El Corsario Negro

Su voz metálica y robusta rompió de improviso el fúnebre silencio que reinaba a bordo del buque.

—¡Hombres de mar! —gritó—. ¡Oídme! ¡Juro por Dios, por estas ondas, nuestras fieles compañeras, y por mi alma, que no gozaré de bien alguno sobre la Tierra hasta que haya vengado a mis hermanos, muertos por Wan Guld! ¡Que los rayos incendien mi barco, que me traguen las olas juntamente con vosotros, que los dos corsarios que duermen en los negros abismos de estas aguas del gran golfo me maldigan, que mi alma se condene para siempre si no mato a Wan Guld y no extermino a toda su familia, así como él ha exterminado a la mía! ¡Hombres de mar! ¿Me habéis oído?

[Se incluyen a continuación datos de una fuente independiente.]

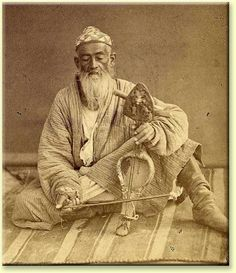 """A musician in Samarkand playing what is described as a """"kauz"""", apparently related to a violin of sorts. Hs is seated on a striped kilim, possibly Uzbek, dressed in leather boots and a simple robe composed of a striped fabric. Note the embroidered hat on his head, apparently exhibiting an abstract geometric design."""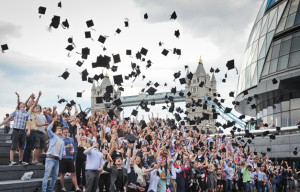 Listed Guinness world record for tossing mortarboards at same time is held by a London group in 2012. Photo via guinnessworldrecords.com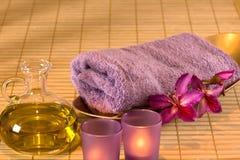 Nödvändig olja, stearinljus, handduk och purpura blommor. Arkivbild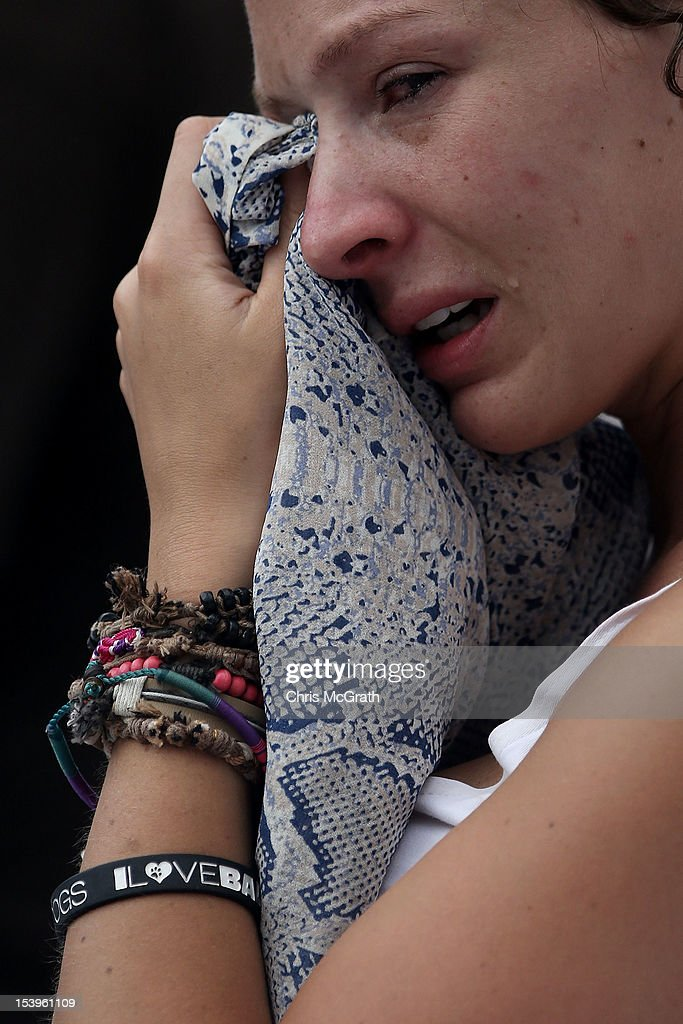 A woman wipes tears from her eyes during the Bali Bombing 10th anniversary ceremony held at Garuda Wisnu Kencana on October 12, 2012 in Jimbaran, Bali Indonesia. Hundreds of family members, friends and general public gathered to remember the victims of the 2002 Kuta nightclub bombings which killed 202 people, including 88 Australians.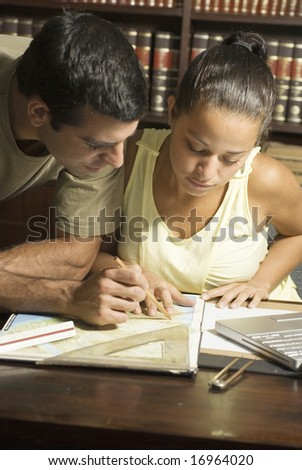 Young couple working at desk with a protractor, laptop computer, and a map. Vertically framed shot. - stock photo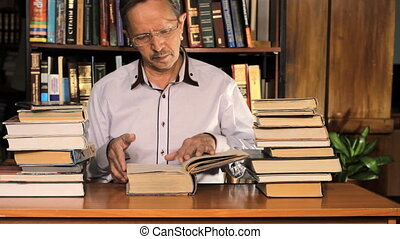 Male researching with a book in a library, outlines, reads a...
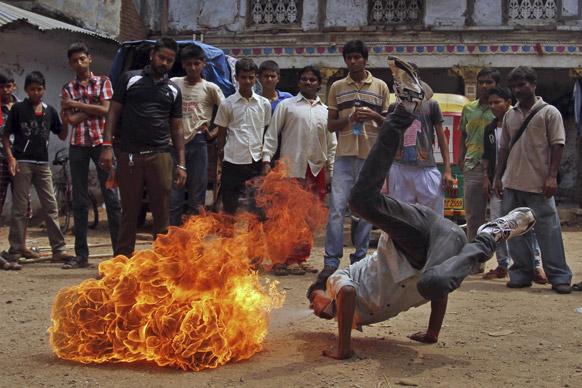 अहमदाबाद में भगवान जगनन्नाथ की रथयात्रा के दौरान आग के साथ स्टंट दिखाता युवक।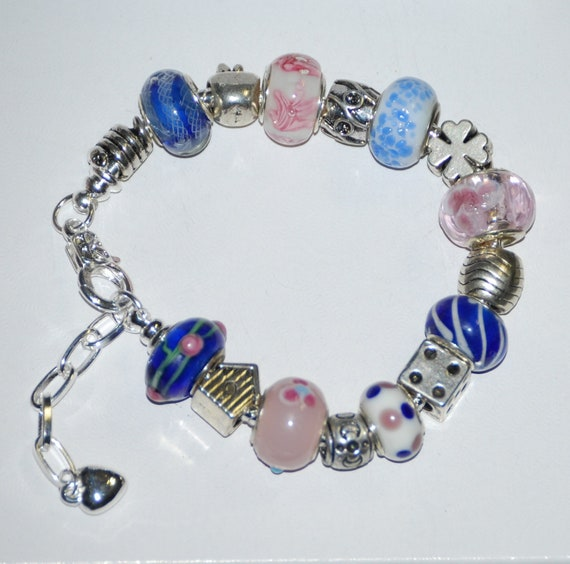 Lovely Pandora like European bracelet with pink and blue Murano beads plus adorable silver spacer charms.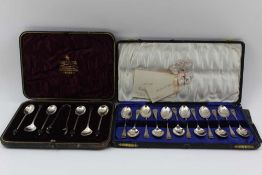JAMES SWANN & SON A CASED SET OF TWELVE SILVER TEASPOONS, with scallop shell terminals and barley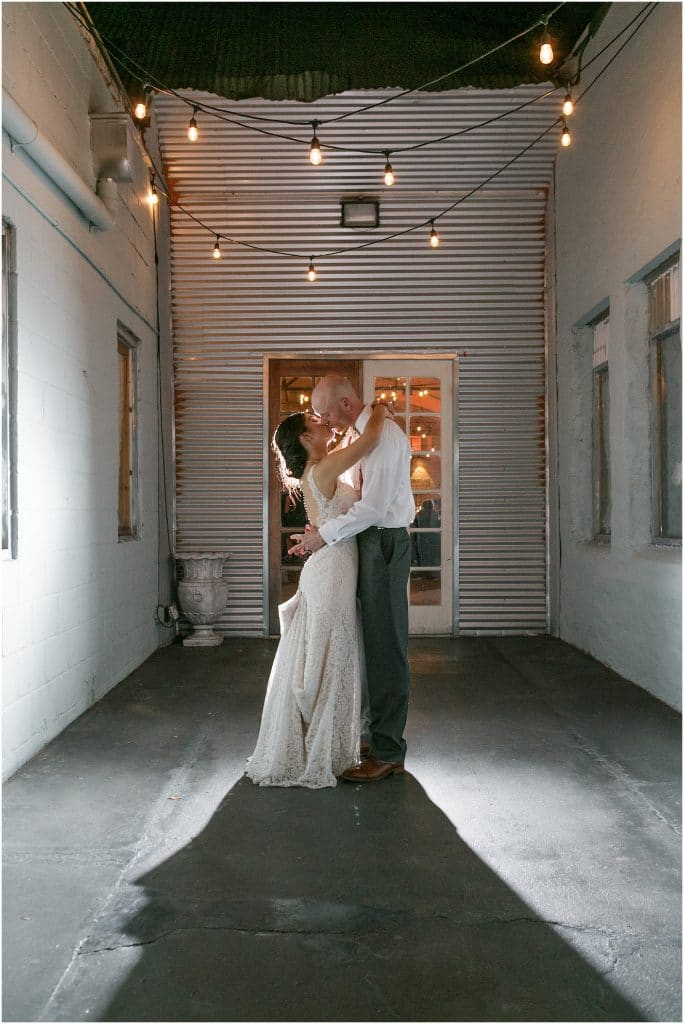 1010 West - bride and groom kissing in front of corrugated iron wall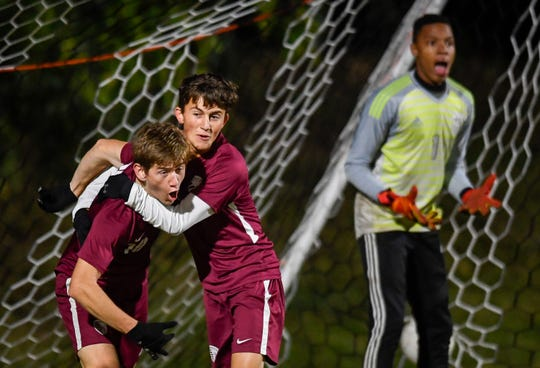 Henderson County's Wes Tompkins (2) congratulates teammate Bryce Bennett (18) after a first period goal as the Henderson County Colonels play the Hopkinsville Tigers in the second round of the boys regional soccer tournament at Henderson's Colonel Field Wednesday evening, October 17, 2019.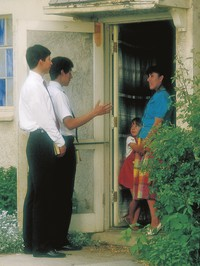 missionaries at door of home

—¡Sí! —contestaron los filibusteros, al mismo tiempo que un escalofrío de terror los estremecía.

El Corsario Negro se inclinó sobre la barandilla y, mirando fijamente a las olas luminosas:

—¡Al agua el cadáver! —gritó con voz sombría.

El contramaestre y los tres marineros levantaron la hamaca que contenía el cadáver del Corsario Rojo y le dejaron caer.

El fúnebre bulto se precipitó entre las olas, levantando un gran salto de espumas que semejaba una llama.

Todos los filibusteros estaban inclinados sobre las amuras.